残された4人の子どもは、長女が中学生。長男だった父はまだ小学校4年生でした。弟と妹はまだ幼いうえに、父や伯父一家、そして祖父母も商売が忙しく、子ども達の面倒はそれぞれ若いお手伝いさん達が見ることになったのでした。
若いお手伝いさん達は「姉や」と呼ばれ、父と伯母には「ばあや」と呼ばれる年長の既婚のお手伝いさんたちが付けられたのです。
身の回りのことはお手伝いさんたちが世話してくれ、経済的には祖父の問屋で一家が働いていたために経済的に困ることは無かったそうです。

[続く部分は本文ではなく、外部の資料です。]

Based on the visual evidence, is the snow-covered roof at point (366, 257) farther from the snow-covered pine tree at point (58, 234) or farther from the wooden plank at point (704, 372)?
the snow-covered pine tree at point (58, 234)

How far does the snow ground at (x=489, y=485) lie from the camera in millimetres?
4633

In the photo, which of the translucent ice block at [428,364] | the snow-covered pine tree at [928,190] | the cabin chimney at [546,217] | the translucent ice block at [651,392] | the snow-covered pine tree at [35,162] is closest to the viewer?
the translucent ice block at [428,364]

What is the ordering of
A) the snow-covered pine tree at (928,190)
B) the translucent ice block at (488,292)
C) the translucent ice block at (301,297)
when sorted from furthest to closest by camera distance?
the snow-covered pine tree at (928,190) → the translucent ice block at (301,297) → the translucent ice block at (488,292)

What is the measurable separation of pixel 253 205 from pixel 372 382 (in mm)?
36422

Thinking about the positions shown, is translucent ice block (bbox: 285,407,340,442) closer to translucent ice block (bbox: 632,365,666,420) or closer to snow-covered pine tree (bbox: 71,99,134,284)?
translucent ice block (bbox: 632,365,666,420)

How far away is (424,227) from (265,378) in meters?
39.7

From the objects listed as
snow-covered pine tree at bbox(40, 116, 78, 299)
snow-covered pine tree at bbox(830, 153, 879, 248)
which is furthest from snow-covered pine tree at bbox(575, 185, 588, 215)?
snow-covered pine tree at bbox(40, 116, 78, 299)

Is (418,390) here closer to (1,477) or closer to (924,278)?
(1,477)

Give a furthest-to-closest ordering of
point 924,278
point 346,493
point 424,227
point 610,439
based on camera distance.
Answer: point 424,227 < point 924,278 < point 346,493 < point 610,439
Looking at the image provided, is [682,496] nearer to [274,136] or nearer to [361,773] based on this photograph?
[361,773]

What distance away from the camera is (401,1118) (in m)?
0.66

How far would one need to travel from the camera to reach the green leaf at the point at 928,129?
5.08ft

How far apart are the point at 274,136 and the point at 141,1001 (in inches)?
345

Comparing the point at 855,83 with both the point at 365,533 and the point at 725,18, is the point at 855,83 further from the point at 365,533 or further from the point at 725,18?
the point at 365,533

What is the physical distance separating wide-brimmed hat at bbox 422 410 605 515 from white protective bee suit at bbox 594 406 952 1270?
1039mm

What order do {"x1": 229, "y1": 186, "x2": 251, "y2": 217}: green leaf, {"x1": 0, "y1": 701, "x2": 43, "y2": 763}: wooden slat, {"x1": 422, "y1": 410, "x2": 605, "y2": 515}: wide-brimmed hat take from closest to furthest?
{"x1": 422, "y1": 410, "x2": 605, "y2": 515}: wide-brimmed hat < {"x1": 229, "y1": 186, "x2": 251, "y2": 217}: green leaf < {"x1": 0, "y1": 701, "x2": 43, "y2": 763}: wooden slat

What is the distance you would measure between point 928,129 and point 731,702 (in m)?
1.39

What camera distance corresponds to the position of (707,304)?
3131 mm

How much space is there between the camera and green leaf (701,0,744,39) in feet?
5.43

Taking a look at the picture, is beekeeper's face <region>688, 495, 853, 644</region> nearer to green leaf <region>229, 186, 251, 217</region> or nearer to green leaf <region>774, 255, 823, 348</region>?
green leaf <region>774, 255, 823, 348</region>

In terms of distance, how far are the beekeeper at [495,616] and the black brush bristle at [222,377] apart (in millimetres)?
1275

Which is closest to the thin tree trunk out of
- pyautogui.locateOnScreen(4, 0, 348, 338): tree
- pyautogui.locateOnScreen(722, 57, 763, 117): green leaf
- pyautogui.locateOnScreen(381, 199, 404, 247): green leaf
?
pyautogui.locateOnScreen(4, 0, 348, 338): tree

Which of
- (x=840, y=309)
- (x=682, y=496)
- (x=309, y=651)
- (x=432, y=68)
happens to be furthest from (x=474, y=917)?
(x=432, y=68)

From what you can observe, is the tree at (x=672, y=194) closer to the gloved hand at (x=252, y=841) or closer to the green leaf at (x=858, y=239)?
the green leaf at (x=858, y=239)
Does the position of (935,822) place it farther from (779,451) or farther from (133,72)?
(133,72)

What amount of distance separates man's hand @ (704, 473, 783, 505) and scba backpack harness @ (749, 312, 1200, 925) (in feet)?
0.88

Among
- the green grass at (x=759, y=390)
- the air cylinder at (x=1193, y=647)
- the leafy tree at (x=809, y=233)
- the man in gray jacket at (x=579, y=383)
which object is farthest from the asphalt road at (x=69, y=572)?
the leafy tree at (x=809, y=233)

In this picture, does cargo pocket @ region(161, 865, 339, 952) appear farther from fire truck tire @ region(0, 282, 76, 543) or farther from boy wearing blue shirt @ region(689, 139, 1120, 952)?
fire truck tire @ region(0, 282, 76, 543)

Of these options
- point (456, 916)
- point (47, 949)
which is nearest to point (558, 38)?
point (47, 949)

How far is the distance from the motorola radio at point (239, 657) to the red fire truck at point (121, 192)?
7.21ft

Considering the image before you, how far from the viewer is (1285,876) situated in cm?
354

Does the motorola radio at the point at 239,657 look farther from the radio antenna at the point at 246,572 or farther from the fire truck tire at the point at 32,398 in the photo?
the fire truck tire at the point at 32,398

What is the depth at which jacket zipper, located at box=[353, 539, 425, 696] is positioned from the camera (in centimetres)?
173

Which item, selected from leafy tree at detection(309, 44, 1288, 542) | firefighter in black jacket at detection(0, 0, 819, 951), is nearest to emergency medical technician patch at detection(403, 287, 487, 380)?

それでも、父が18歳の時に祖父までもが結核で亡くなってしまいます。
父は晩年「母が亡くなった時は本当に寂しかったなあ。長良川の土手に姉と二人座って泣いたものだ」と私に話してくれました。
普段はさっぱりとした気性の父でしたが、母親を早くに亡くしたことが人生観に影響したことは間違いないでしょう。
『物やお金がいくらあってもちっとも幸せではない。家族が元気で一緒に暮らせることこそが幸せなのだ。
どんなにお金があっても家族がそばに居ない寂しさを紛らわすことはできないのだ。』と。父は思っていたのでしょう。
そのせいで、私は父の転勤の度に一緒に付いて行き、引っ越しと転校を繰り返すことになるのです。
※写真は父の子どもの頃の家族写真:最前列が父の兄弟と従弟たち。2列目は曽祖父母たち。3列目が祖父母たち。 最前列の赤ん坊を抱いているのが姉やと婆やたち。